Stimolato a stilare una gerarchia dei migliori giocatori di ogni epoca, Gilbert non ha lasciato spazio a dubbi sulle posizioni di vertice: “Il numero uno è ovviamente Novak Djokovic, Rafael Nadal è secondo, Roger Federer terzo, Pete Sampras quarto, Bjorn Borg quinto e Rod Laver sesto”. La discussione si fa più fluida e interpretabile dal settimo posto in poi, dove Gilbert ha scelto di inserire il suo ex allievo Andre Agassi, tallonato da John McEnroe, premiato anche per i suoi straordinari traguardi nel doppio. A chiudere questa prestigiosa e personale top ten troviamo infine due colossi delle racchette di legno e grafite come Jimmy Connors e Ivan Lendl. In questa élite, per il momento, non c’è spazio né per lo spagnolo né per l’azzurro. Secondo l’analisi di Brad, i due volti nuovi del tennis faticherebbero persino a rientrare tra i primi quindici giocatori della storia. Davanti a loro pone campioni del passato come Mats Wilander, Stefan Edberg, Boris Becker, Ken Rosewall e John Newcombe. “Quando entrambi raggiungeranno gli otto o dieci titoli del Grande Slam e avranno costruito una carriera duratura, saliranno in questa classifica. Se invece non dovessero vincere più nulla, non potrei inserirli” precisa l’allenatore americano.

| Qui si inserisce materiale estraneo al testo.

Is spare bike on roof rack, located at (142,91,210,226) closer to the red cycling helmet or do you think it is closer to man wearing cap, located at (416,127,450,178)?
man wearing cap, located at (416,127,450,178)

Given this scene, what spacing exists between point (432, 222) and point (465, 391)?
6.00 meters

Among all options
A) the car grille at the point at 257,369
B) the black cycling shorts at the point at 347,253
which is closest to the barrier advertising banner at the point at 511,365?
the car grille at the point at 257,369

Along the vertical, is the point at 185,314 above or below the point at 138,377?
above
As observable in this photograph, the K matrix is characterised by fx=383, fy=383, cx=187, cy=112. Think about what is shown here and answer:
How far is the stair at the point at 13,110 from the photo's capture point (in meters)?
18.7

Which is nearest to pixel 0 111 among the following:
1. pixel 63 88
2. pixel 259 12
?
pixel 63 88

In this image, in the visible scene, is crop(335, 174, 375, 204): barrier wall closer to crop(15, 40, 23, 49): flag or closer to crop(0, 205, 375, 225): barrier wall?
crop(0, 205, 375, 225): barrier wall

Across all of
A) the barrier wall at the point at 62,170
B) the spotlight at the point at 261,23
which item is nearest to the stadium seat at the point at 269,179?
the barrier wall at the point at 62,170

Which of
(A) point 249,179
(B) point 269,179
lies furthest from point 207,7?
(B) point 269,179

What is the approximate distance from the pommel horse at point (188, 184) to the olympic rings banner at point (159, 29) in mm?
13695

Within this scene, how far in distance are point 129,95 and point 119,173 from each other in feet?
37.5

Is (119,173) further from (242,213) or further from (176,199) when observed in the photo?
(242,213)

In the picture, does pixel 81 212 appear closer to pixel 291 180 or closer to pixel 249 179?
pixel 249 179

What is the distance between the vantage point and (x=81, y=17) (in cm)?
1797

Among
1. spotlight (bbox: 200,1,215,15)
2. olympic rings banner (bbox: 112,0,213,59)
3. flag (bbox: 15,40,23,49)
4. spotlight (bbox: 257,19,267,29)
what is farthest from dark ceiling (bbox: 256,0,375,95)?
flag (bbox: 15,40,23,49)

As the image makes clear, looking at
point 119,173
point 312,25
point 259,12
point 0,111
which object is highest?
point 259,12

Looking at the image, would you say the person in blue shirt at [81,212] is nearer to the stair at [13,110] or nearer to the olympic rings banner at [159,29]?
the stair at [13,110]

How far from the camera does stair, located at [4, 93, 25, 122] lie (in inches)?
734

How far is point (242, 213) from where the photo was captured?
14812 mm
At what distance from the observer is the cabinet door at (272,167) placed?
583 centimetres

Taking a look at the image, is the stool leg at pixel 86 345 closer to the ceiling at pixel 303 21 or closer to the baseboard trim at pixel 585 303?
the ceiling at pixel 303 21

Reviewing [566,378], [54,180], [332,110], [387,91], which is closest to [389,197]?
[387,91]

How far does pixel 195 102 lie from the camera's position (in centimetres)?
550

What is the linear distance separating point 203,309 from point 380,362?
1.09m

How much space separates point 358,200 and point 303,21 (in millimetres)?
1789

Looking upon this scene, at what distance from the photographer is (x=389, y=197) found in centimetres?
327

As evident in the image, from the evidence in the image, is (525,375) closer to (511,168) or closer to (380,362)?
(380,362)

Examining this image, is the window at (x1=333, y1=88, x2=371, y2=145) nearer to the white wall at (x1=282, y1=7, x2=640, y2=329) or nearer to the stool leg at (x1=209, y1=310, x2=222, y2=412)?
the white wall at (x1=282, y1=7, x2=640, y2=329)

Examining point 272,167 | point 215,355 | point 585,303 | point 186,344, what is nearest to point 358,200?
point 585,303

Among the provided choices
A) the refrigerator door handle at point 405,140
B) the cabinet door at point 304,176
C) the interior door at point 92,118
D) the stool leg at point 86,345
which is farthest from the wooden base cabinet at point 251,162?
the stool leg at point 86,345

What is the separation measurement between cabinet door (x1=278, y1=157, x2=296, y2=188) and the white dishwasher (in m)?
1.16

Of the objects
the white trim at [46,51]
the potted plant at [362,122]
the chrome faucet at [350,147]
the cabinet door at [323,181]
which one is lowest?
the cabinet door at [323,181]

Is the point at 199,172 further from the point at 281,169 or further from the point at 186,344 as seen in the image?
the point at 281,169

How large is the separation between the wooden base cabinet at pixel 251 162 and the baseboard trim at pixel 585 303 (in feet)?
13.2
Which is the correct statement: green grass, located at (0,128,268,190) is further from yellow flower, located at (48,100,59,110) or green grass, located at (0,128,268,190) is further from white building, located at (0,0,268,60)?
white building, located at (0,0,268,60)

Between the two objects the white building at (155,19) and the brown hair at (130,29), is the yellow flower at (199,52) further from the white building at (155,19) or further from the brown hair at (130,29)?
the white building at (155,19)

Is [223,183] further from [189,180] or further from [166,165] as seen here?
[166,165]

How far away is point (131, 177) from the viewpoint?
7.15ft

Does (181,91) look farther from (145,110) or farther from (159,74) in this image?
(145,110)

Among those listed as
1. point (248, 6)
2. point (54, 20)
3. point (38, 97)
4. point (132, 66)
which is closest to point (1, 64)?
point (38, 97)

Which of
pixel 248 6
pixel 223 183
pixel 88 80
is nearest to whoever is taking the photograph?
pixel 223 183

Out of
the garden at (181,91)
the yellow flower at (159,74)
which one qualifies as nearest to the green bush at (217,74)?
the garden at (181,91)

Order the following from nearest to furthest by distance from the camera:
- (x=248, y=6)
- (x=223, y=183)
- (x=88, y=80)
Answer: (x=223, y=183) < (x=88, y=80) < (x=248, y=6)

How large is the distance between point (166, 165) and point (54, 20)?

Eppure, la rigidità di questo criterio aritmetico porta a qualche legittima perplessità. Richiedere una soglia minima di otto o dieci Major alle nuove leve appare in contrasto con le stesse scelte di Gilbert, che ha incluso nella sua personale classifica giocatori che non hanno mai raggiunto tali cifre. Questo paradosso suggerisce che il giudizio del tecnico non si limiti al mero pallottoliere degli Slam, ma includa parametri più ampi e sfaccettati. Tra questi, l’influenza culturale esercitata sulla propria epoca, la continuità agonistica negli anni e, nel caso di McEnroe, la trasversalità dei traguardi raggiunti nelle altre specialità. Eppure, la prudenza di Gilbert risulta del tutto fisiologica quando si tenta l’arduo paragone tra carriere ormai archiviate e percorsi agonistici ancora agli inizi. Sinner e Alcaraz non possono ovviamente vantare la stessa storicità dei campioni citati, ma i risultati ottenuti finora parlano chiaro. Infatti, lo spagnolo ha già conquistato sette titoli Slam, mentre l’azzurro è salito a quota cinque dopo il suo secondo sigillo consecutivo a Wimbledon. Considerando la giovanissima età di entrambi, il tempo è interamente dalla loro parte. Se riusciranno a mantenersi costanti, il loro ingresso definitivo tra i grandi del tennis mondiale si trasformerà ben presto da semplice ipotesi a inevitabile certezza.